Rize Kalesi, Aşağı Kale ve İç Kale olmak üzere iki bölümden oluşuyor. İç Kale 150 metre yüksekliğinde doğal bir yükselti üzerinde kurulmuş. Doğu Roma İmparatoru Jüstinyen zamanında (527-565) yapılmış. Aşağı Kale, zamanında İç Kaleden kuzeydoğuya ve kuzeybatıya yanlara açılarak uzayan ve denize ulaşan surlarla çevriliydi. 13. yüzyılda yapılmış olduğu bilgisini verdi rehberimiz.Gezimizin son durağı Uzun Göl idi. Bir başka tablo gibi manzara ile karşılaştık burada. Ancak yoğun yapılaşmanın baskısı altında nerdeyse doğal özelliğini kaybetmiş durumda Uzun Göl.

Göle bakan lokantaların birinde Karadeniz spesyalitelerinden tatmak istedik. Hamsili pilav istediysek de mevsimi olmadığından yiyemedik. Mıhlama, zeytinyağlı karalahana sarması, güveçte kurufasülye, turşu kavurmasından oluşan menümüzü Laz Böreği tatlısı ile sonlandırdık.

Yemek sonrası biraz göl etrafında gezindikten sonra, minibüslere binip Karaster yaylasına doğru maceralı bir yolculuk yaptık. Minibüsler dağı adeta bir tekerleği uçurumda tırmandı. Şoförler için çok doğal olan bu yolculuk, bizleri heyecandan aracın koltuklarına yapıştırdı.
Karaster Yaylasına çıktığımızda bulutların üzerindeydik. Hava sisli olduğundan tepeden Uzungöl’ü göremedik. Ancak açık havada tepeden izlenebildiği söylendi.
Dört gündür, doğaya, manzaraya, yeşilliğe doymuştuk. Yağmuru, zaman zaman bastıran sisi bile harikaydı Karadeniz’in. Gerçekten yeşil ile mavinin buluştuğu yer Karadeniz.

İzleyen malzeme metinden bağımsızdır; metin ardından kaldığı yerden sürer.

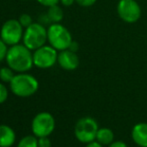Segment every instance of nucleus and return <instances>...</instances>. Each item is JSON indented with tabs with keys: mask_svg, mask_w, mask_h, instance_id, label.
Listing matches in <instances>:
<instances>
[{
	"mask_svg": "<svg viewBox=\"0 0 147 147\" xmlns=\"http://www.w3.org/2000/svg\"><path fill=\"white\" fill-rule=\"evenodd\" d=\"M85 147H103L102 144H100L98 141H96V140H94V141L92 142H89V143L86 144Z\"/></svg>",
	"mask_w": 147,
	"mask_h": 147,
	"instance_id": "26",
	"label": "nucleus"
},
{
	"mask_svg": "<svg viewBox=\"0 0 147 147\" xmlns=\"http://www.w3.org/2000/svg\"><path fill=\"white\" fill-rule=\"evenodd\" d=\"M21 1H27V0H21Z\"/></svg>",
	"mask_w": 147,
	"mask_h": 147,
	"instance_id": "27",
	"label": "nucleus"
},
{
	"mask_svg": "<svg viewBox=\"0 0 147 147\" xmlns=\"http://www.w3.org/2000/svg\"><path fill=\"white\" fill-rule=\"evenodd\" d=\"M11 92L14 95L22 98L34 95L39 89V82L33 75L23 72L14 75L13 79L9 83Z\"/></svg>",
	"mask_w": 147,
	"mask_h": 147,
	"instance_id": "2",
	"label": "nucleus"
},
{
	"mask_svg": "<svg viewBox=\"0 0 147 147\" xmlns=\"http://www.w3.org/2000/svg\"><path fill=\"white\" fill-rule=\"evenodd\" d=\"M46 42L47 28L44 26V24L33 22L30 26L25 28L22 43L31 51H34L39 47L45 45Z\"/></svg>",
	"mask_w": 147,
	"mask_h": 147,
	"instance_id": "4",
	"label": "nucleus"
},
{
	"mask_svg": "<svg viewBox=\"0 0 147 147\" xmlns=\"http://www.w3.org/2000/svg\"><path fill=\"white\" fill-rule=\"evenodd\" d=\"M96 141L102 145H110L114 141V132L110 128H99L96 134Z\"/></svg>",
	"mask_w": 147,
	"mask_h": 147,
	"instance_id": "13",
	"label": "nucleus"
},
{
	"mask_svg": "<svg viewBox=\"0 0 147 147\" xmlns=\"http://www.w3.org/2000/svg\"><path fill=\"white\" fill-rule=\"evenodd\" d=\"M16 141V133L12 127L0 124V147H11Z\"/></svg>",
	"mask_w": 147,
	"mask_h": 147,
	"instance_id": "12",
	"label": "nucleus"
},
{
	"mask_svg": "<svg viewBox=\"0 0 147 147\" xmlns=\"http://www.w3.org/2000/svg\"><path fill=\"white\" fill-rule=\"evenodd\" d=\"M47 18L49 19L50 23H60L63 19V10L58 4L48 7V10L46 12Z\"/></svg>",
	"mask_w": 147,
	"mask_h": 147,
	"instance_id": "14",
	"label": "nucleus"
},
{
	"mask_svg": "<svg viewBox=\"0 0 147 147\" xmlns=\"http://www.w3.org/2000/svg\"><path fill=\"white\" fill-rule=\"evenodd\" d=\"M117 14L122 21L130 24L135 23L141 17V7L136 0H119Z\"/></svg>",
	"mask_w": 147,
	"mask_h": 147,
	"instance_id": "9",
	"label": "nucleus"
},
{
	"mask_svg": "<svg viewBox=\"0 0 147 147\" xmlns=\"http://www.w3.org/2000/svg\"><path fill=\"white\" fill-rule=\"evenodd\" d=\"M16 147H38V138L35 135H26L18 141Z\"/></svg>",
	"mask_w": 147,
	"mask_h": 147,
	"instance_id": "16",
	"label": "nucleus"
},
{
	"mask_svg": "<svg viewBox=\"0 0 147 147\" xmlns=\"http://www.w3.org/2000/svg\"><path fill=\"white\" fill-rule=\"evenodd\" d=\"M16 72L9 66H4L0 68V80L3 83H10L11 80L13 79L14 75Z\"/></svg>",
	"mask_w": 147,
	"mask_h": 147,
	"instance_id": "15",
	"label": "nucleus"
},
{
	"mask_svg": "<svg viewBox=\"0 0 147 147\" xmlns=\"http://www.w3.org/2000/svg\"><path fill=\"white\" fill-rule=\"evenodd\" d=\"M74 2H75V0H60V3L65 7H69V6L73 5Z\"/></svg>",
	"mask_w": 147,
	"mask_h": 147,
	"instance_id": "25",
	"label": "nucleus"
},
{
	"mask_svg": "<svg viewBox=\"0 0 147 147\" xmlns=\"http://www.w3.org/2000/svg\"><path fill=\"white\" fill-rule=\"evenodd\" d=\"M108 147H128L127 144L123 141H113Z\"/></svg>",
	"mask_w": 147,
	"mask_h": 147,
	"instance_id": "23",
	"label": "nucleus"
},
{
	"mask_svg": "<svg viewBox=\"0 0 147 147\" xmlns=\"http://www.w3.org/2000/svg\"><path fill=\"white\" fill-rule=\"evenodd\" d=\"M55 118L49 112H39L33 117L31 122V131L37 138L50 136L55 129Z\"/></svg>",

İniş daha kolay oldu. Otobüsümüze transfer olup Trabzon şehir merkezine doğru yol aldık. Uçak saatimize kadar şehir merkezini gezip görme fırsatımız oldu. Trabzon’un trafiğe kapalı cadde ve çarşısında gezindik. Ara caddesinden sahile kadar indik. Bir şeyler atıştırıp, vitrinleri inceledik.

Üç gece - dört gün süren harika bir Doğu Karadeniz turunu sonlandırıyorduk. Biraz yorgun ama bir o kadar mutlu ve memnun, birazcık da mahcup ayrılıyorduk Karadeniz gezisinden. Mahcup diyorum çünkü geç kalmıştık bu güzellikleri görmeye. Bizim gibi gezginler için gerçekten utanılacak bir şeydi buralara bunca zaman gelmemek. Geç oldu ama keyifli ve güzel oldu.